### Rows from a dataset
******************************

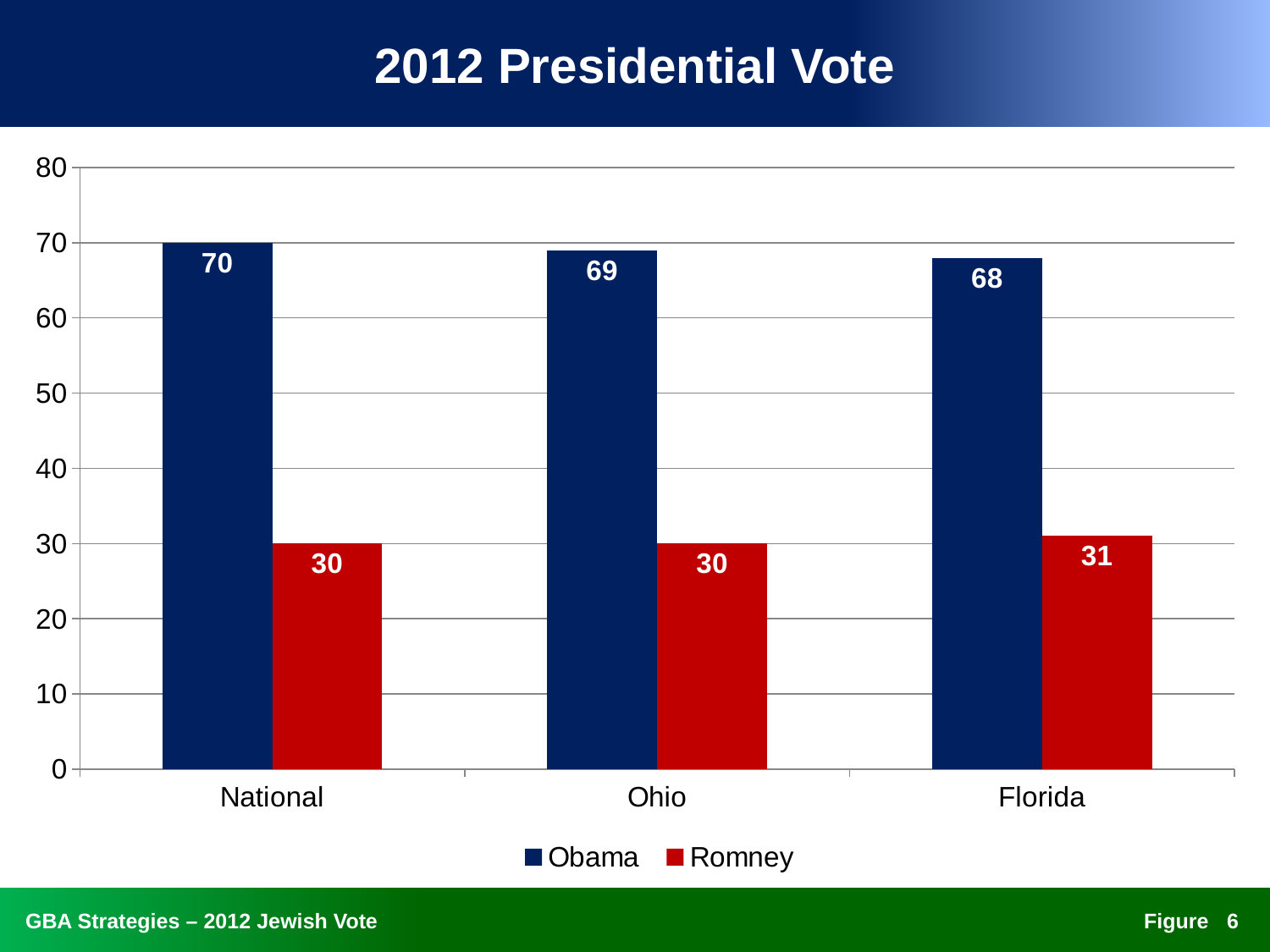
How many series does the legend list? 2 What is the value for Romney in Florida? 31 What is the title of the chart? 2012 Presidential Vote In which category is the Obama value lowest? Florida What is the difference between the Obama and Romney values in Ohio? 39 What is the difference between the Obama values for National and Florida? 2 How many categories are shown on the x axis? 3 Which is larger in Florida, the Obama value or the Romney value? Obama What is the value for Obama in Ohio? 69 In which category is the Obama value highest? National What is the value for Obama in the National category? 70 What kind of chart is shown on the slide? Bar chart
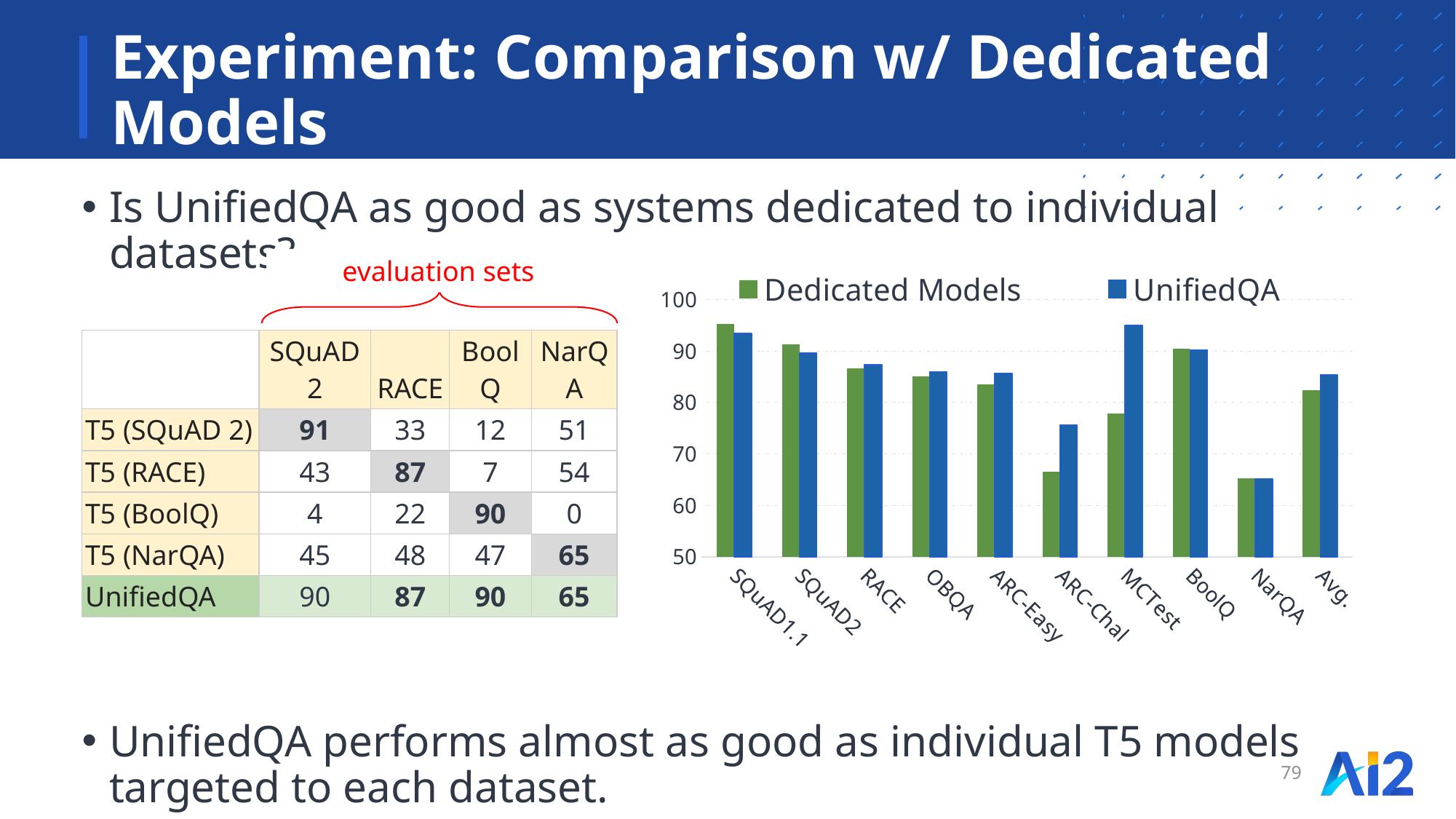
For SQuAD1.1, which series has the larger value, Dedicated Models or UnifiedQA? Dedicated Models Is the UnifiedQA value for NarQA greater or less than 70? less What kind of chart is shown on the slide? bar chart Is the Dedicated Models value for ARC-Chal greater or less than 70? less What colour are the UnifiedQA bars in the chart? blue Is the Dedicated Models value for MCTest greater or less than 80? less How many categories are shown along the x axis of the chart? 10 Which category has the lowest UnifiedQA value? NarQA For ARC-Chal, which series has the larger value, Dedicated Models or UnifiedQA? UnifiedQA Which two series are listed in the chart's legend? Dedicated Models and UnifiedQA How many series does the chart's legend list? 2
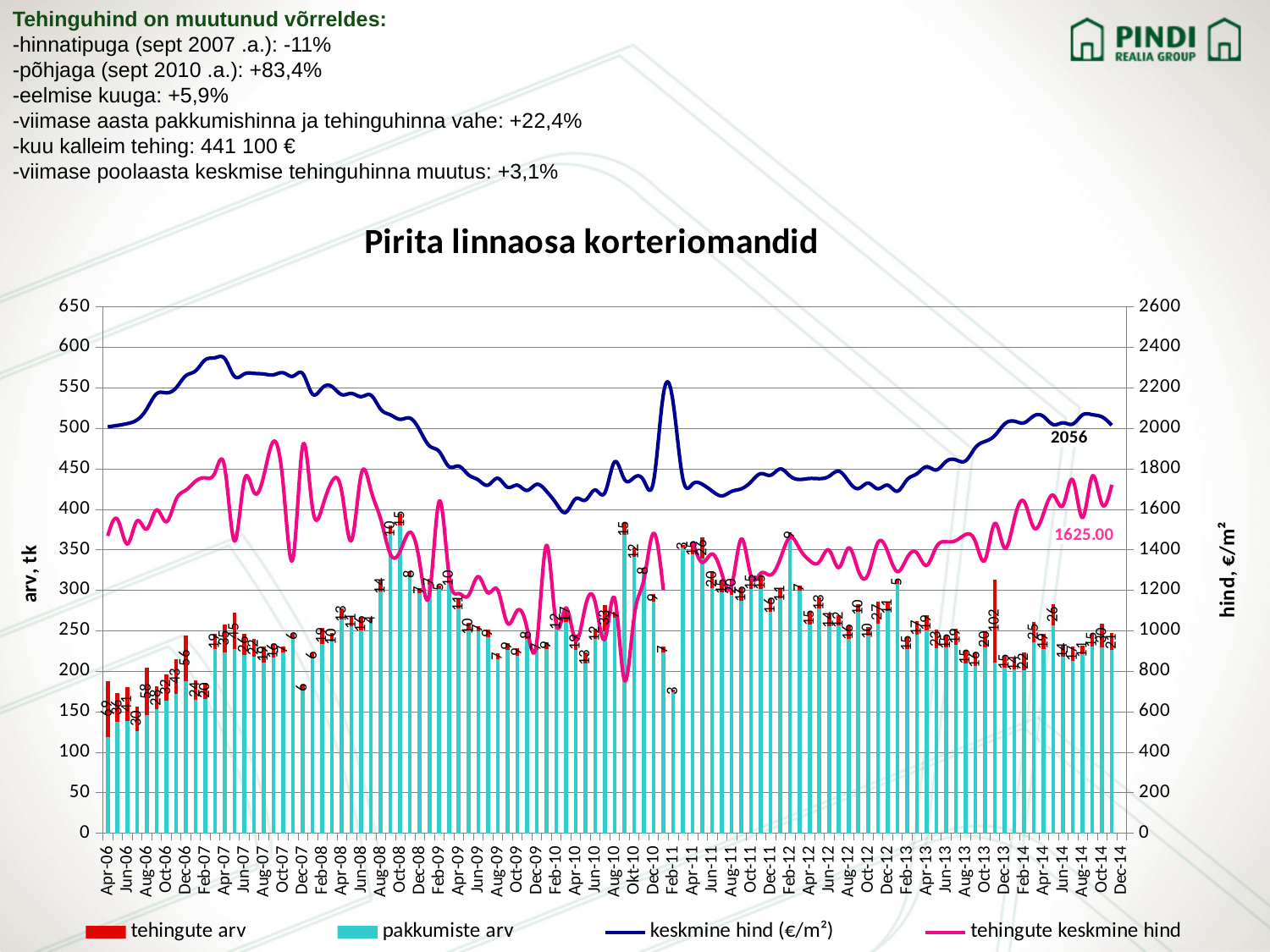
Is the keskmine hind (€/m²) value around Feb-07 greater or less than 2200? greater What is the last labelled value of the tehingute keskmine hind line? 1625.00 Is the tehingute keskmine hind value at its dip around Okt-10 greater or less than 1000? less How many series does the chart legend list? 4 What is the difference between the labelled end values of keskmine hind (2056) and tehingute keskmine hind (1625.00)? 431 What kind of chart is this? Combined bar and line chart At the end of the chart, which is higher: keskmine hind (€/m²) or tehingute keskmine hind? keskmine hind (€/m²) Is the pakkumiste arv bar at Apr-06 greater or less than 200? less Does the keskmine hind (€/m²) line rise or fall from Apr-06 to Feb-07? rise What is the label of the right-hand vertical axis? hind, €/m² What is the title of the chart? Pirita linnaosa korteriomandid What is the last labelled value of the keskmine hind (€/m²) line? 2056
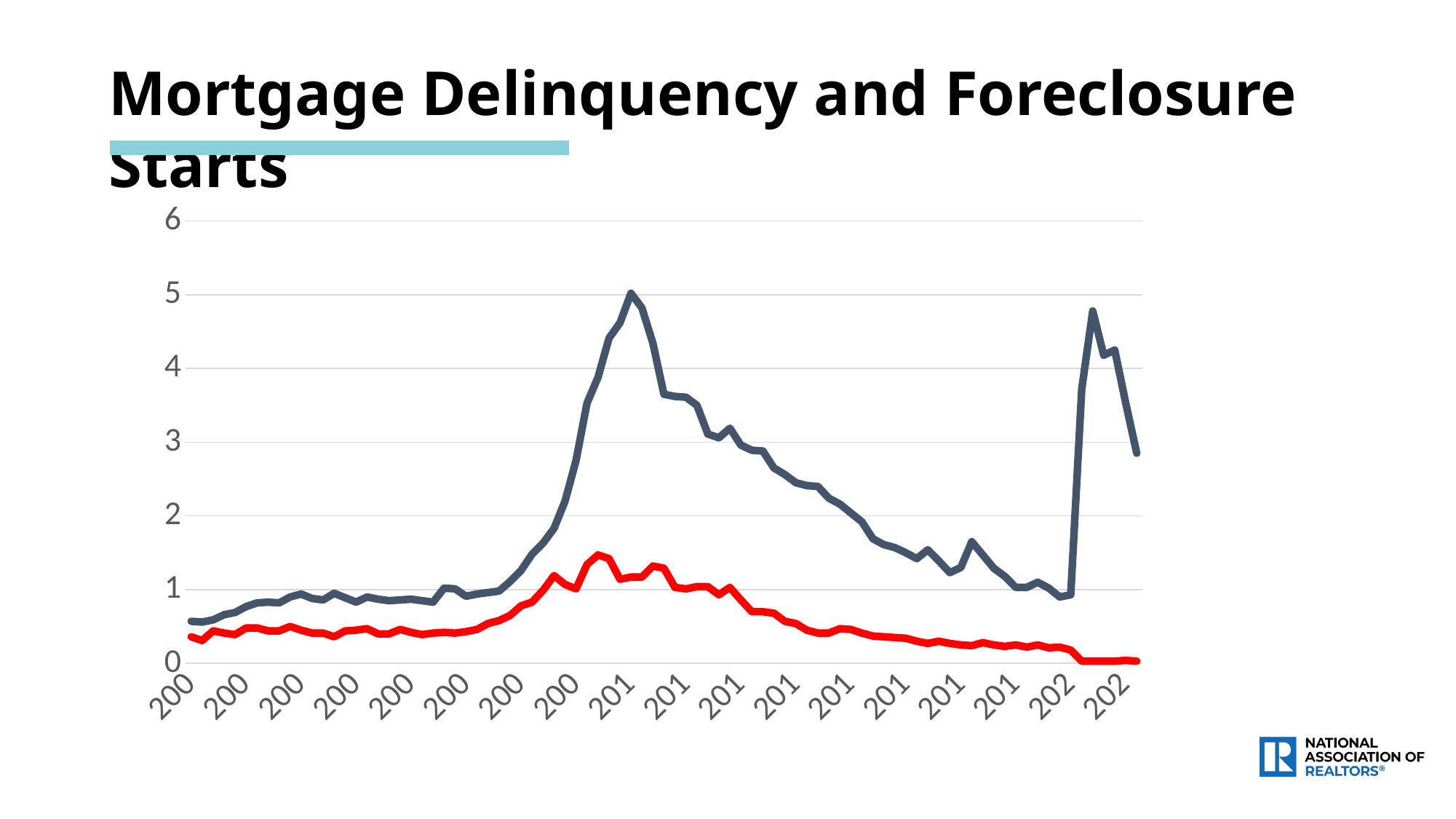
Is the final value of the dark blue line at the right end of the chart greater or less than 2? greater What is the highest value shown on the vertical axis? 6 Is the value of the dark blue line at the start of the x axis greater or less than 1? less Which line is lower across the whole chart, the dark blue line or the red line? the red line Is the final value of the red line at the right end of the chart greater or less than 1? less What kind of chart is shown on the slide? line chart How many lines are plotted on the chart? 2 What is the title of the chart on the slide? Mortgage Delinquency and Foreclosure Starts Does the red line rise or fall over the last third of the x axis? fall Which line reaches a higher peak, the dark blue line or the red line? the dark blue line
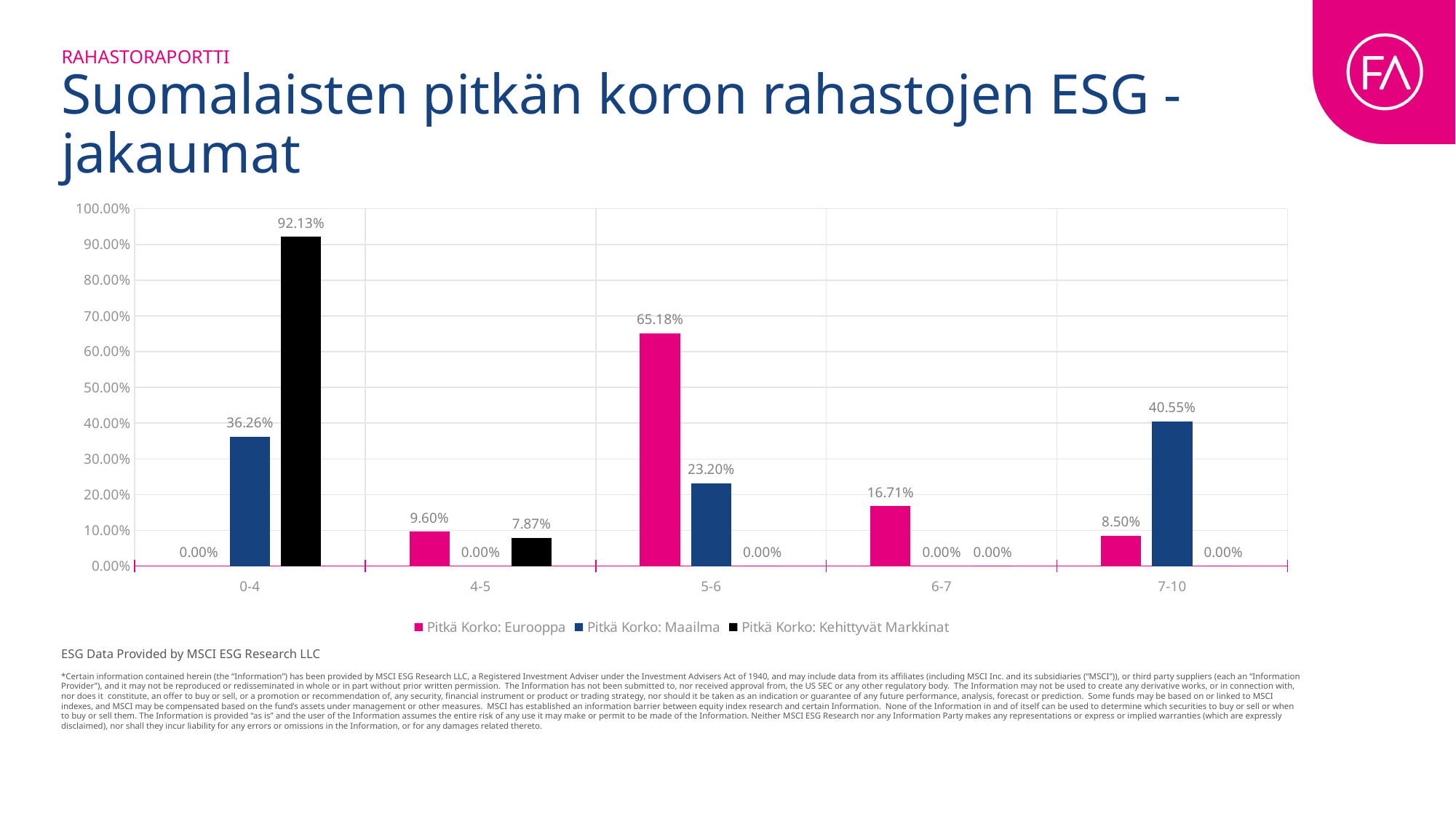
What kind of chart is shown on the slide? bar chart How many series does the legend list? 3 What is the value for Pitkä Korko: Kehittyvät Markkinat in the 0-4 category? 92.13% Which colour represents Pitkä Korko: Kehittyvät Markkinat in the chart? black What is the value for Pitkä Korko: Maailma in the 7-10 category? 40.55% What is the difference between Pitkä Korko: Eurooppa and Pitkä Korko: Maailma in the 5-6 category? 41.98% Is the value for Pitkä Korko: Maailma in the 0-4 category greater or less than 30.00%? greater What is the value for Pitkä Korko: Eurooppa in the 5-6 category? 65.18% How many categories are shown on the x axis? 5 In which category does Pitkä Korko: Eurooppa have its lowest value? 0-4 In which category does Pitkä Korko: Maailma have its highest value? 7-10 Which is larger in the 4-5 category: Pitkä Korko: Eurooppa or Pitkä Korko: Kehittyvät Markkinat? Pitkä Korko: Eurooppa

******************************

### Task to carry out
Retype every row above word for word, leaving out the pictures.

### Task answer
How many series does the legend list? 2 What is the value for Romney in Florida? 31 What is the title of the chart? 2012 Presidential Vote In which category is the Obama value lowest? Florida What is the difference between the Obama and Romney values in Ohio? 39 What is the difference between the Obama values for National and Florida? 2 How many categories are shown on the x axis? 3 Which is larger in Florida, the Obama value or the Romney value? Obama What is the value for Obama in Ohio? 69 In which category is the Obama value highest? National What is the value for Obama in the National category? 70 What kind of chart is shown on the slide? Bar chart
For SQuAD1.1, which series has the larger value, Dedicated Models or UnifiedQA? Dedicated Models Is the UnifiedQA value for NarQA greater or less than 70? less What kind of chart is shown on the slide? bar chart Is the Dedicated Models value for ARC-Chal greater or less than 70? less What colour are the UnifiedQA bars in the chart? blue Is the Dedicated Models value for MCTest greater or less than 80? less How many categories are shown along the x axis of the chart? 10 Which category has the lowest UnifiedQA value? NarQA For ARC-Chal, which series has the larger value, Dedicated Models or UnifiedQA? UnifiedQA Which two series are listed in the chart's legend? Dedicated Models and UnifiedQA How many series does the chart's legend list? 2
Is the keskmine hind (€/m²) value around Feb-07 greater or less than 2200? greater What is the last labelled value of the tehingute keskmine hind line? 1625.00 Is the tehingute keskmine hind value at its dip around Okt-10 greater or less than 1000? less How many series does the chart legend list? 4 What is the difference between the labelled end values of keskmine hind (2056) and tehingute keskmine hind (1625.00)? 431 What kind of chart is this? Combined bar and line chart At the end of the chart, which is higher: keskmine hind (€/m²) or tehingute keskmine hind? keskmine hind (€/m²) Is the pakkumiste arv bar at Apr-06 greater or less than 200? less Does the keskmine hind (€/m²) line rise or fall from Apr-06 to Feb-07? rise What is the label of the right-hand vertical axis? hind, €/m² What is the title of the chart? Pirita linnaosa korteriomandid What is the last labelled value of the keskmine hind (€/m²) line? 2056
Is the final value of the dark blue line at the right end of the chart greater or less than 2? greater What is the highest value shown on the vertical axis? 6 Is the value of the dark blue line at the start of the x axis greater or less than 1? less Which line is lower across the whole chart, the dark blue line or the red line? the red line Is the final value of the red line at the right end of the chart greater or less than 1? less What kind of chart is shown on the slide? line chart How many lines are plotted on the chart? 2 What is the title of the chart on the slide? Mortgage Delinquency and Foreclosure Starts Does the red line rise or fall over the last third of the x axis? fall Which line reaches a higher peak, the dark blue line or the red line? the dark blue line
What kind of chart is shown on the slide? bar chart How many series does the legend list? 3 What is the value for Pitkä Korko: Kehittyvät Markkinat in the 0-4 category? 92.13% Which colour represents Pitkä Korko: Kehittyvät Markkinat in the chart? black What is the value for Pitkä Korko: Maailma in the 7-10 category? 40.55% What is the difference between Pitkä Korko: Eurooppa and Pitkä Korko: Maailma in the 5-6 category? 41.98% Is the value for Pitkä Korko: Maailma in the 0-4 category greater or less than 30.00%? greater What is the value for Pitkä Korko: Eurooppa in the 5-6 category? 65.18% How many categories are shown on the x axis? 5 In which category does Pitkä Korko: Eurooppa have its lowest value? 0-4 In which category does Pitkä Korko: Maailma have its highest value? 7-10 Which is larger in the 4-5 category: Pitkä Korko: Eurooppa or Pitkä Korko: Kehittyvät Markkinat? Pitkä Korko: Eurooppa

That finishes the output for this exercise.